In my role as the Athletic Rep at Stony Plain Central School, it is partly my job to find and organize coaches for our Jr. High sports teams and programs. Over the last five years, this hasn’t been an easy spot to be in, but I have to say, people have always managed to step up whether it be teachers, administrators or sometimes even parents. Today, I am sad to say, it looks like I may be unable to find that person or people.

It seems that the current teachers at our school have too many other commitments, most of which include work, family and leadership outside of school as well. Last week, I held a meeting of all boys in grades 6 to 8 who were interested in playing basketball. In the end, I had 25 of them say they would like to try out. So I implored them to go home and ask, no BEG, their parents to come and coach the junior boys team. I had a few bites, but in the end, those who had seemed likely to take on the role decided that it was too much of a commitment for them.

I am now in quite a time crunch. You see, I have to declare by Friday whether or not we have teams. I have to admit, I am frustrated by this situation and that brings up a question that I am struggling to answer: In a school system where coaching is a %100 volunteer position, who should be expected to coach school sports teams?

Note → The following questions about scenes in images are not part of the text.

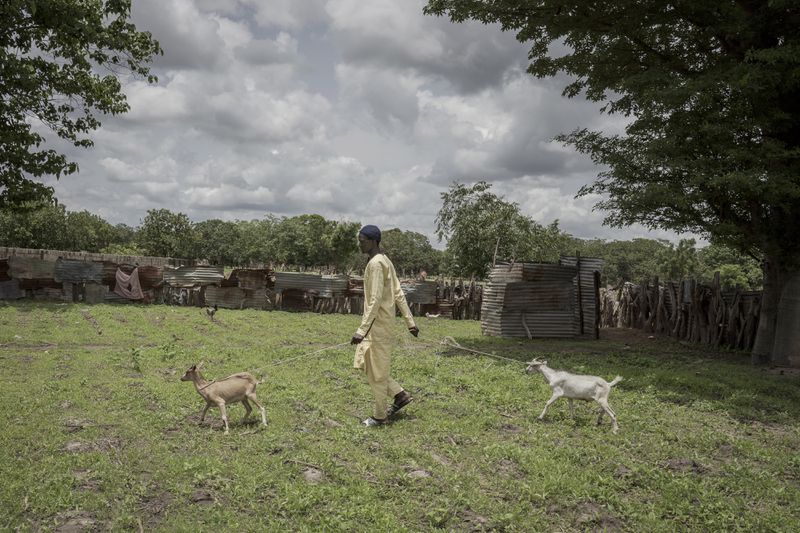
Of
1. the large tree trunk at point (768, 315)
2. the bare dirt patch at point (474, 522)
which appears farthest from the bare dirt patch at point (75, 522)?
the large tree trunk at point (768, 315)

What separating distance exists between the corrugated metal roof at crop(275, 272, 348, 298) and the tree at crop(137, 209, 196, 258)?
36649mm

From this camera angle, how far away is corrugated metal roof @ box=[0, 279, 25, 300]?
21.6 meters

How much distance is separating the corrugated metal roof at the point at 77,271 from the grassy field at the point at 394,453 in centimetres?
1332

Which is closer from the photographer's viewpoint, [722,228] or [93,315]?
[722,228]

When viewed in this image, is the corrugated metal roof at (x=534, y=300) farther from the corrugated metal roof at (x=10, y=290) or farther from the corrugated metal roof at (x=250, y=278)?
the corrugated metal roof at (x=10, y=290)

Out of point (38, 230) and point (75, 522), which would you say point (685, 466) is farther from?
point (38, 230)

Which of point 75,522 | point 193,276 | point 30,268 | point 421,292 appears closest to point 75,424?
point 75,522

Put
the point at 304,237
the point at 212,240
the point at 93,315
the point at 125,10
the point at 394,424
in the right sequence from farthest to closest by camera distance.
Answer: the point at 212,240
the point at 304,237
the point at 93,315
the point at 125,10
the point at 394,424

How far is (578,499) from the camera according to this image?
486 centimetres

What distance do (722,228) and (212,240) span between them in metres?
84.4

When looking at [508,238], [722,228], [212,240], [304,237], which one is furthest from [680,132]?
[212,240]

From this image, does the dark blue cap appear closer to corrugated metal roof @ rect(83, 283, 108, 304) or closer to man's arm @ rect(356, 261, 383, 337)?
man's arm @ rect(356, 261, 383, 337)

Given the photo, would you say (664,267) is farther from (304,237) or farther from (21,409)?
(21,409)

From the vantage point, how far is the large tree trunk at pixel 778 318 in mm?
12258
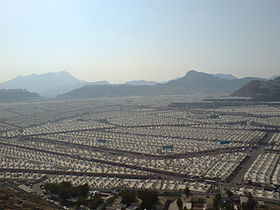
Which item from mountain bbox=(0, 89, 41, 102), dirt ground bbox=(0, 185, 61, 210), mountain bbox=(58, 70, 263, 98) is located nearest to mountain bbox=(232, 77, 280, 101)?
mountain bbox=(58, 70, 263, 98)

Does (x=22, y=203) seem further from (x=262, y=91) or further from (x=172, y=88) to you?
(x=172, y=88)

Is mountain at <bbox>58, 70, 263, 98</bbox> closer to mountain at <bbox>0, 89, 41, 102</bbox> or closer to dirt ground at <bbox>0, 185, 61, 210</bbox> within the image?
mountain at <bbox>0, 89, 41, 102</bbox>

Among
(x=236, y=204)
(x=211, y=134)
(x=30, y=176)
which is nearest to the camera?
(x=236, y=204)

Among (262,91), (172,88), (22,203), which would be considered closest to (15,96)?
(172,88)

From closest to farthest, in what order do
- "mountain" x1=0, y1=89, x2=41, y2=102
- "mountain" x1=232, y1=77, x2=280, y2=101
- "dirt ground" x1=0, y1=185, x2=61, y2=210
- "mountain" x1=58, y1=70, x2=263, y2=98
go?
"dirt ground" x1=0, y1=185, x2=61, y2=210 < "mountain" x1=232, y1=77, x2=280, y2=101 < "mountain" x1=0, y1=89, x2=41, y2=102 < "mountain" x1=58, y1=70, x2=263, y2=98

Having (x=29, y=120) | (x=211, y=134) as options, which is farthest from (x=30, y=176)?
(x=29, y=120)

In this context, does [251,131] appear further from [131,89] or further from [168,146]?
[131,89]

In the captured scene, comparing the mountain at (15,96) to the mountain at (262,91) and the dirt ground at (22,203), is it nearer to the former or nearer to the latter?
the mountain at (262,91)

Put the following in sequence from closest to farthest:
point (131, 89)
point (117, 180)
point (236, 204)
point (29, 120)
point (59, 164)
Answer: point (236, 204) < point (117, 180) < point (59, 164) < point (29, 120) < point (131, 89)
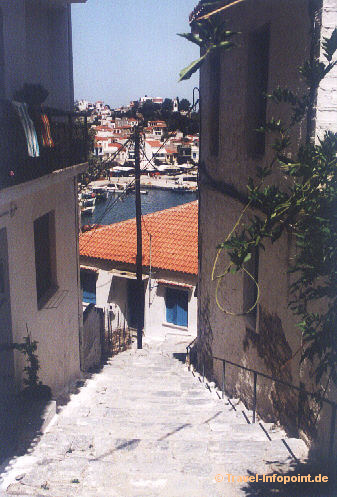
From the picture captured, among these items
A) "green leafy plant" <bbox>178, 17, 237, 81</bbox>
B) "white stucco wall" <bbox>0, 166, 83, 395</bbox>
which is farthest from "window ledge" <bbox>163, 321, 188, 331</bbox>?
"green leafy plant" <bbox>178, 17, 237, 81</bbox>

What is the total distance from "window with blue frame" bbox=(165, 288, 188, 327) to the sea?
35549mm

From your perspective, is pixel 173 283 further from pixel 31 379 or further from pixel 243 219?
pixel 31 379

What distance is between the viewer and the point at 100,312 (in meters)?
14.7

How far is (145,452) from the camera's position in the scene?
601 centimetres

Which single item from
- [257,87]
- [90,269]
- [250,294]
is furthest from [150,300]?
[257,87]

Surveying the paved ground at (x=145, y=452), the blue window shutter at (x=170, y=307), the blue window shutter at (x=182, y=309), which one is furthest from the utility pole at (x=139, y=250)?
the paved ground at (x=145, y=452)

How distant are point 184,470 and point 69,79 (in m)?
8.22

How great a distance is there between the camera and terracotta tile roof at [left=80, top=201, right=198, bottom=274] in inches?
715

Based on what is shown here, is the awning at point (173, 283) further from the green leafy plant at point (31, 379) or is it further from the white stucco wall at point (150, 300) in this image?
the green leafy plant at point (31, 379)

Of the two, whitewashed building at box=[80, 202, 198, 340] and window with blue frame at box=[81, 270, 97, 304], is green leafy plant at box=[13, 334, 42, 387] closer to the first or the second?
whitewashed building at box=[80, 202, 198, 340]

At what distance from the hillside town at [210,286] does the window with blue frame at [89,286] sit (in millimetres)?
5545

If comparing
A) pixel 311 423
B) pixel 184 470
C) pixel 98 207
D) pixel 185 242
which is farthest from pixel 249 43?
pixel 98 207

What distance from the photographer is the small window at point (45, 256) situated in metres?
9.09

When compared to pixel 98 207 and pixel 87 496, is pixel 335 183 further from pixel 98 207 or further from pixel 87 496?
pixel 98 207
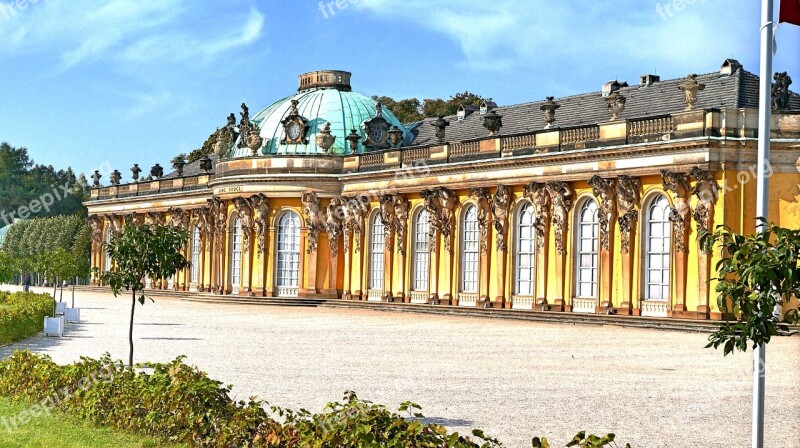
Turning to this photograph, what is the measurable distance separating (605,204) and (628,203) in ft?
3.30

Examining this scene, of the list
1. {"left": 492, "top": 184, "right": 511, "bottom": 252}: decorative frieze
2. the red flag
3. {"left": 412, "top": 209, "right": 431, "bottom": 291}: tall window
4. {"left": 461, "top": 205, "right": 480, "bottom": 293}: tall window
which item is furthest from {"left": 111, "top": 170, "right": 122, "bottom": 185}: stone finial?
the red flag

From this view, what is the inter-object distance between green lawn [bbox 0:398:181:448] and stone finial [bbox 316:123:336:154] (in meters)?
38.5

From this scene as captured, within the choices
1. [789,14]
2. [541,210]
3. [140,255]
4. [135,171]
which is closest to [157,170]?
[135,171]

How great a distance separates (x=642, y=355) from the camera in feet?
77.5

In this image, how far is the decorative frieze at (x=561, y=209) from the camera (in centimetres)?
3841

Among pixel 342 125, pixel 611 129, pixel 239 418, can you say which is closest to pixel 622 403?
pixel 239 418

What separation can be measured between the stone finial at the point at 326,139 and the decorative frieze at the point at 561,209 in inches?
622

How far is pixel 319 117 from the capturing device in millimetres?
53844

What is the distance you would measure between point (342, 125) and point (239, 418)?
43150mm

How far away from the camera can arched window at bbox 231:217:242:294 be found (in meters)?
54.3

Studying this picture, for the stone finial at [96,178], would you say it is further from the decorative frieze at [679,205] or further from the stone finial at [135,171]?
the decorative frieze at [679,205]

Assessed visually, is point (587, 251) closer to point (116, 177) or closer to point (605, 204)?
point (605, 204)

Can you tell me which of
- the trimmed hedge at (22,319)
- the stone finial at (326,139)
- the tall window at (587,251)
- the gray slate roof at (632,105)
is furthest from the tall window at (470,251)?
the trimmed hedge at (22,319)

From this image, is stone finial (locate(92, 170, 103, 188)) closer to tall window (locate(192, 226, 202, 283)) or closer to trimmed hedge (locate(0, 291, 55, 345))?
tall window (locate(192, 226, 202, 283))
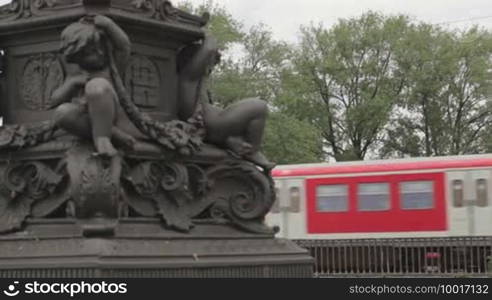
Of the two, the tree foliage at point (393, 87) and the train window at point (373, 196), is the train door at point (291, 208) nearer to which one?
the train window at point (373, 196)

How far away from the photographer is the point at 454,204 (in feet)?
89.7

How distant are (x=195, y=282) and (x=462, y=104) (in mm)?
47365

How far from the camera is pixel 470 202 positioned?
27.2 meters

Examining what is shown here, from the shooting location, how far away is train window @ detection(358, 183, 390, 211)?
27828 mm

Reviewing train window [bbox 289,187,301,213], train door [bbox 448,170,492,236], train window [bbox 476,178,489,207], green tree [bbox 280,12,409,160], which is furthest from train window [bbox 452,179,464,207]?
green tree [bbox 280,12,409,160]

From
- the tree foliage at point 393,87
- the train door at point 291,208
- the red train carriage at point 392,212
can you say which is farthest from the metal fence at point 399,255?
the tree foliage at point 393,87

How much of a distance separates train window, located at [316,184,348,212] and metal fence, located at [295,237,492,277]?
6.91ft

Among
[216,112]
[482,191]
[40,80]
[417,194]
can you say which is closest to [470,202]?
[482,191]

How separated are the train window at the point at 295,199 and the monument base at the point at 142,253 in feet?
68.4

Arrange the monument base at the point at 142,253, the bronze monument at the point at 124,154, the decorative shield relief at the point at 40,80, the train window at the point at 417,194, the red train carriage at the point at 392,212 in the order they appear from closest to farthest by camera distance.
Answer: the monument base at the point at 142,253 → the bronze monument at the point at 124,154 → the decorative shield relief at the point at 40,80 → the red train carriage at the point at 392,212 → the train window at the point at 417,194

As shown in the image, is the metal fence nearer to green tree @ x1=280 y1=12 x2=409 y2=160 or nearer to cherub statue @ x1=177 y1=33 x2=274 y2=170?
cherub statue @ x1=177 y1=33 x2=274 y2=170

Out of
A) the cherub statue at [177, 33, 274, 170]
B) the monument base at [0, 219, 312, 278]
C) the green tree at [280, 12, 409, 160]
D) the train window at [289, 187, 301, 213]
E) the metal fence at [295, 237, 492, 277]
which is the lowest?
the metal fence at [295, 237, 492, 277]

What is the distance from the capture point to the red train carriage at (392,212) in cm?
2562

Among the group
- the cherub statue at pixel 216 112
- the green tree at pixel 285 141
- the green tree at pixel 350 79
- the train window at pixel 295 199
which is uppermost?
the green tree at pixel 350 79
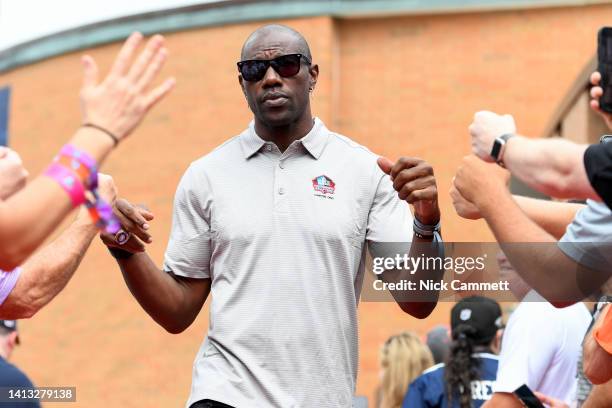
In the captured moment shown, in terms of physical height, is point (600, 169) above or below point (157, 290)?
above

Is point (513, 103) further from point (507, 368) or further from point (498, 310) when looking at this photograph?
point (507, 368)

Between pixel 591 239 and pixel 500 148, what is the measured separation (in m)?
0.69

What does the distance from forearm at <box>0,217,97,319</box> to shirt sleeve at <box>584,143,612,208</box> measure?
8.15 ft

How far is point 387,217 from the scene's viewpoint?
194 inches

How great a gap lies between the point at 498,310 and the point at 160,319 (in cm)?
353

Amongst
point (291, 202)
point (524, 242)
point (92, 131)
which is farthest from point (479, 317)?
point (92, 131)

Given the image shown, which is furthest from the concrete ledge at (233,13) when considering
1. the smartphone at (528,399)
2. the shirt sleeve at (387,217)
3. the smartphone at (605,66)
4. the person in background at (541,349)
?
the smartphone at (605,66)

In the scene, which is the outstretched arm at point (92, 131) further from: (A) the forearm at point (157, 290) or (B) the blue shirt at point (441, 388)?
(B) the blue shirt at point (441, 388)

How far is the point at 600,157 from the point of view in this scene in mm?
3568

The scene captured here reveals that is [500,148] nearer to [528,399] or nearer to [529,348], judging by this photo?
[528,399]

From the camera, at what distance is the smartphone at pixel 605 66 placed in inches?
154

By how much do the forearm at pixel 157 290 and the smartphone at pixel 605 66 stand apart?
2.07 meters

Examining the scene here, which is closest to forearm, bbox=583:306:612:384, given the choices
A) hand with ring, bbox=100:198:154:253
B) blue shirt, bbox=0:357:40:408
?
hand with ring, bbox=100:198:154:253

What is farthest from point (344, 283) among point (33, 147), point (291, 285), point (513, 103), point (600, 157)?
point (33, 147)
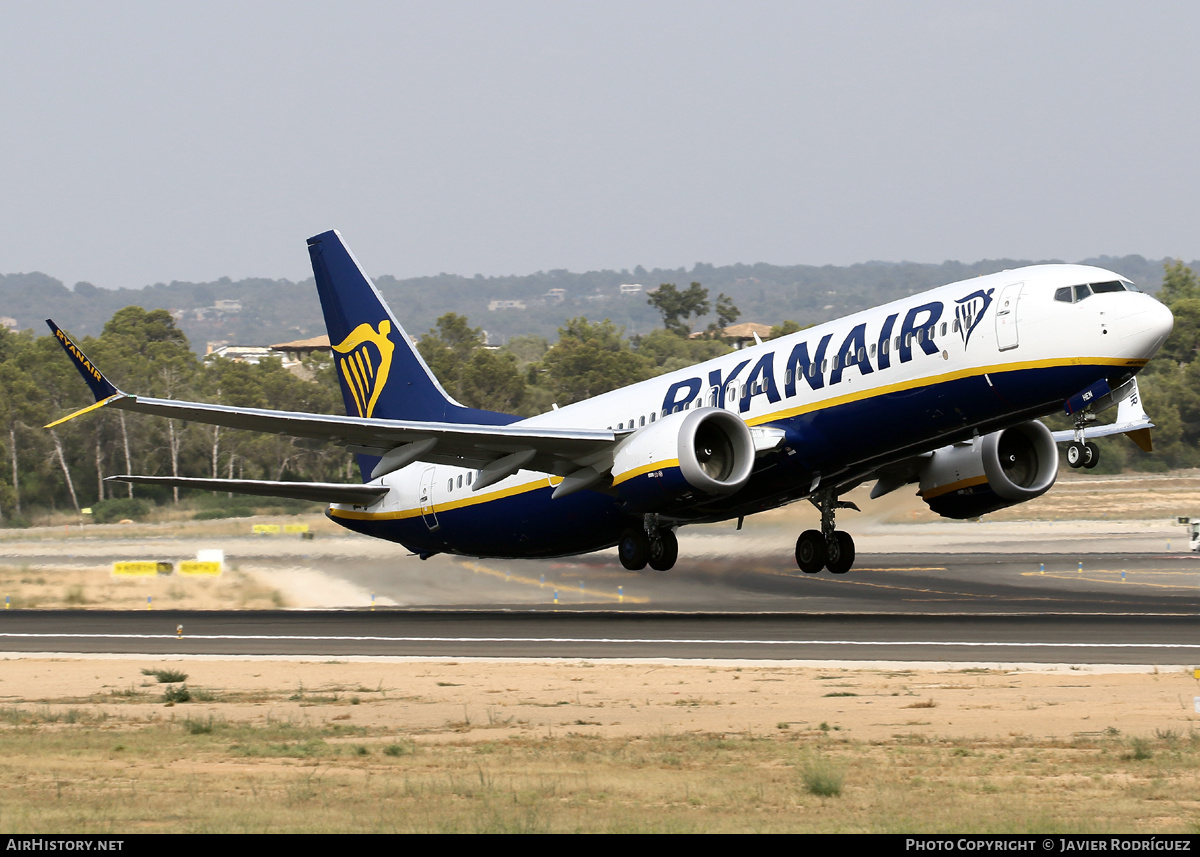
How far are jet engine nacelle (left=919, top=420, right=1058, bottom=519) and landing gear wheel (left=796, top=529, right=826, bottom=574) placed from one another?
3.55m

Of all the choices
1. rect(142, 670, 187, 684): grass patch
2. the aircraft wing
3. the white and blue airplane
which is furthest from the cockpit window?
rect(142, 670, 187, 684): grass patch

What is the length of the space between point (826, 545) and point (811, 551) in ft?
1.46

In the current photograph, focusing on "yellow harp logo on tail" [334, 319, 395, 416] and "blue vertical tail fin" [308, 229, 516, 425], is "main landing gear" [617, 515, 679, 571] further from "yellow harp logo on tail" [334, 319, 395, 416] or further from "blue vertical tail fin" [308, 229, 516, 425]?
"yellow harp logo on tail" [334, 319, 395, 416]

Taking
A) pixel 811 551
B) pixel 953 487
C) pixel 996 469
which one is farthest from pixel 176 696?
pixel 996 469

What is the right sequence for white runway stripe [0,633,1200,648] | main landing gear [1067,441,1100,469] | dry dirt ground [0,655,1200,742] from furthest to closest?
main landing gear [1067,441,1100,469]
white runway stripe [0,633,1200,648]
dry dirt ground [0,655,1200,742]

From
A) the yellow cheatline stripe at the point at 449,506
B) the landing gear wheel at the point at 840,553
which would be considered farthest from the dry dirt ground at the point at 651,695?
the landing gear wheel at the point at 840,553

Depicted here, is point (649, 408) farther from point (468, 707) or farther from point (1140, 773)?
point (1140, 773)

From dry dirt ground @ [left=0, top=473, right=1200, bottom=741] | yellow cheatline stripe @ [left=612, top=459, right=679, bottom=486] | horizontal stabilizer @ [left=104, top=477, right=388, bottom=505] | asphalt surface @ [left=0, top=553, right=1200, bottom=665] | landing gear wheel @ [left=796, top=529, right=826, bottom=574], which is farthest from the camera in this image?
landing gear wheel @ [left=796, top=529, right=826, bottom=574]

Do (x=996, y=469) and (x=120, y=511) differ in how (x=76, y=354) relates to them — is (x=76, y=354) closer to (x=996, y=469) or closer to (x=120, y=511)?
(x=996, y=469)

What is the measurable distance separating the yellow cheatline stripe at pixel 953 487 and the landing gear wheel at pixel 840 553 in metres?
2.80

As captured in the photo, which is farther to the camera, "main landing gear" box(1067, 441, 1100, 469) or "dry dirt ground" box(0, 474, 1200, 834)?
"main landing gear" box(1067, 441, 1100, 469)

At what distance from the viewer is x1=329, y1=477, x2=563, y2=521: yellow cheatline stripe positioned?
3678 cm

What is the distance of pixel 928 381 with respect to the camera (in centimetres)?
2927

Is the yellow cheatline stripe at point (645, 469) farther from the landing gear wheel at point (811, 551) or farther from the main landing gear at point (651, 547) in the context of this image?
the landing gear wheel at point (811, 551)
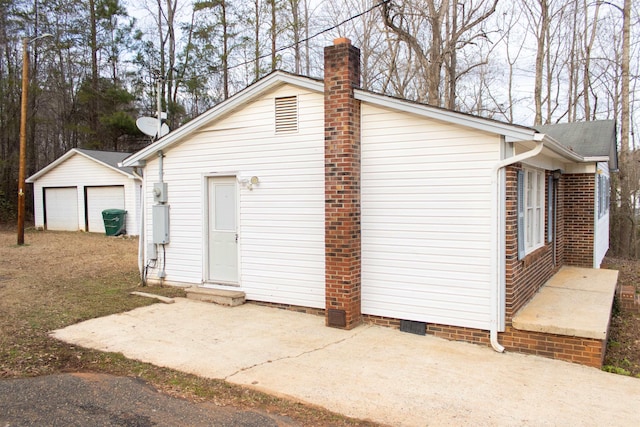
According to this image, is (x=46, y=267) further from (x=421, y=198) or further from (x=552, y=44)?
(x=552, y=44)

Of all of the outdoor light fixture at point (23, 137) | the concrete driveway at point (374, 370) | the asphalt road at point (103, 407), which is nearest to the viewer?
the asphalt road at point (103, 407)

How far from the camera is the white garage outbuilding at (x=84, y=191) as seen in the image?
1908cm

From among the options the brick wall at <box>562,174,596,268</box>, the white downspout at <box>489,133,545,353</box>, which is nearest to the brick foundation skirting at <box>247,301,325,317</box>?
the white downspout at <box>489,133,545,353</box>

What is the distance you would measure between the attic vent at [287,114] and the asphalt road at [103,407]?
4308 mm

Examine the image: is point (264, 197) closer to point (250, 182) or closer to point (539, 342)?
point (250, 182)

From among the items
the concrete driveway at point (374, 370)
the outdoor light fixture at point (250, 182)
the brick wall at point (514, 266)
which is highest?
the outdoor light fixture at point (250, 182)

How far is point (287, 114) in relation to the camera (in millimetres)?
Result: 7457

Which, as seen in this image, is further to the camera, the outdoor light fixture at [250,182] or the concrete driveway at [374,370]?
the outdoor light fixture at [250,182]

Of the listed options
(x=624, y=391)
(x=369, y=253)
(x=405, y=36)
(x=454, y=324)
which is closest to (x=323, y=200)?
(x=369, y=253)

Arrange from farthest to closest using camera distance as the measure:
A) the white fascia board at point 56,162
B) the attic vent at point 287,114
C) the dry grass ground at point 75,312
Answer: the white fascia board at point 56,162, the attic vent at point 287,114, the dry grass ground at point 75,312

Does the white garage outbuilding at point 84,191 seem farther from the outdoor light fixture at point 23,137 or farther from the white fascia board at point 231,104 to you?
the white fascia board at point 231,104

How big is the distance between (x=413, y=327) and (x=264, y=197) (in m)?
3.15

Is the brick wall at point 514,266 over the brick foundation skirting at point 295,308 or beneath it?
over

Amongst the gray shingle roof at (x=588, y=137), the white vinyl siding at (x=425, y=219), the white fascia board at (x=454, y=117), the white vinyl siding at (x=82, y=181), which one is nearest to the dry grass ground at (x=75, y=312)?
the white vinyl siding at (x=425, y=219)
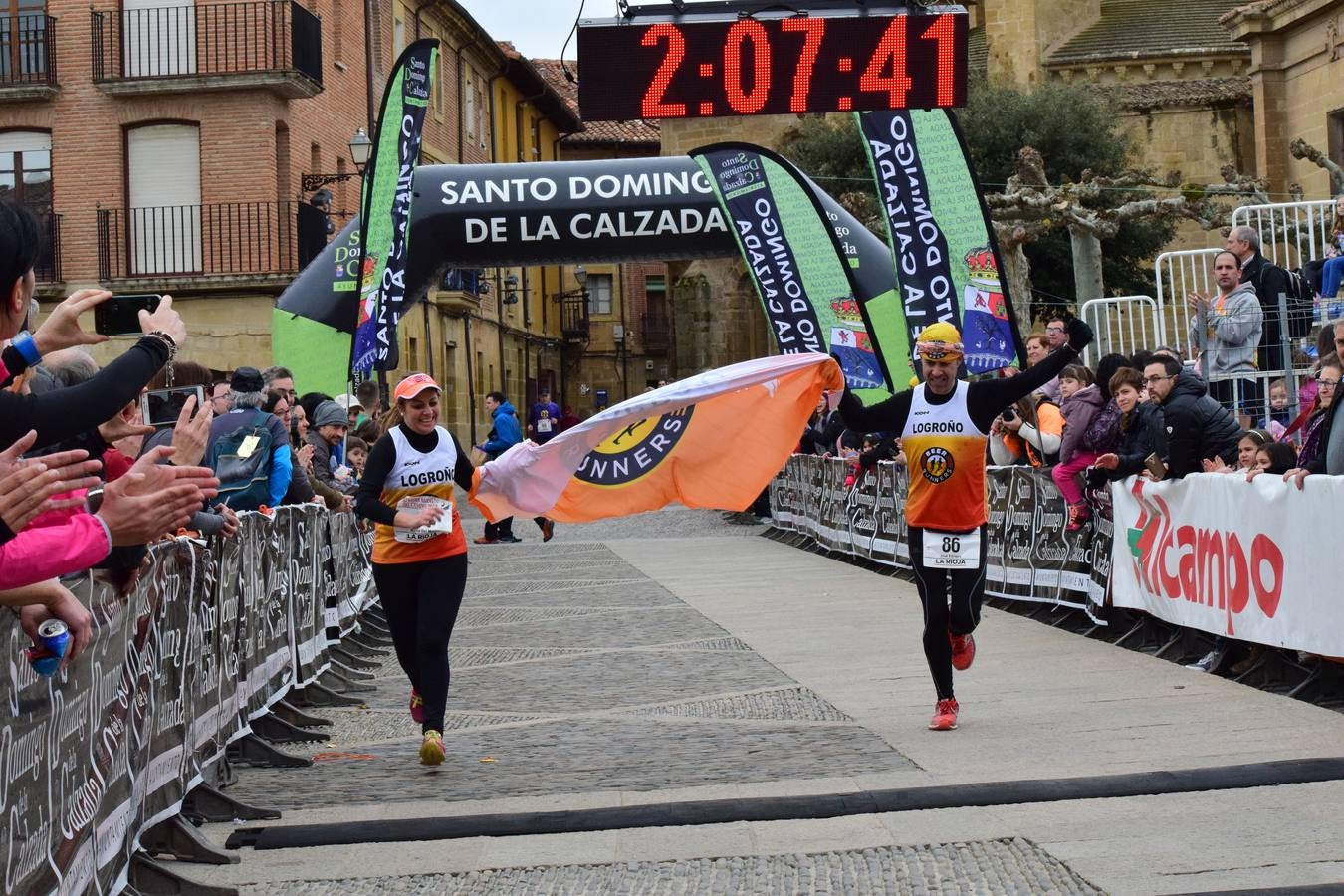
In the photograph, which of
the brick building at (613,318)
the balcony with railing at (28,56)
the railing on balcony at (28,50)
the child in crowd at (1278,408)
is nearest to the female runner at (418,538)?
Result: the child in crowd at (1278,408)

I’m torn in two by this question. My first, automatic response is that teachers should be doing the coaching. We know the school and division policies, are trained to work with kids (seems like a no-brainer, but lots of outside coaches know their sport well, but don’t know how to handle young people) and can use sport to help build relationships with students and to help build a positive culture in the school. I have lived by that belief. It has been a part of my worldview. Coaching volleyball is something I have always enjoyed, felt confident in and saw the benefit of. I want to do it right. I want to attend a lot of tournaments (we do six in senior volleyball). My own children have been dragged along to volleyball games and tournaments since they were only months old. It is something I am passionate about. And I don’t mean passionate about volleyball, although I do love the game, I mean passionate about contributing to our school culture and sense of pride.

My second response is that I completely understand teacher’s reluctance to coach school teams. In order to do it right, it takes A LOT of time. It is not just the coach that is willing to spend that time, but their family who sacrifices time with them. My heart gets torn out every time I hear my kids say, “You have to go to volleyball again? Can’t you just stay here with us?” I explain to them that while I do not enjoy spending time away from them, it is important to me, and I am helping people. When I am in the stands watching them play hockey, someone else’s mom or dad is on the ice coaching them. It’s a trade of sorts. Many people are not willing or able to make that trade. I completely understand that. As my kids get older, it is getting harder and harder for my family to manage all of our commitments during volleyball season. What kind of trade is one that boosts school culture, but hurts – sometimes irreparably – family culture? That is not a fair thing to ask and while I know that some administrators will pressure teachers to coach, I’m not prepared to do that.
So now we are left with our 25 boys who are interested in playing, but no one to take over the team. Who owes it to them? Teachers? Parents? the Community? Don’t we all?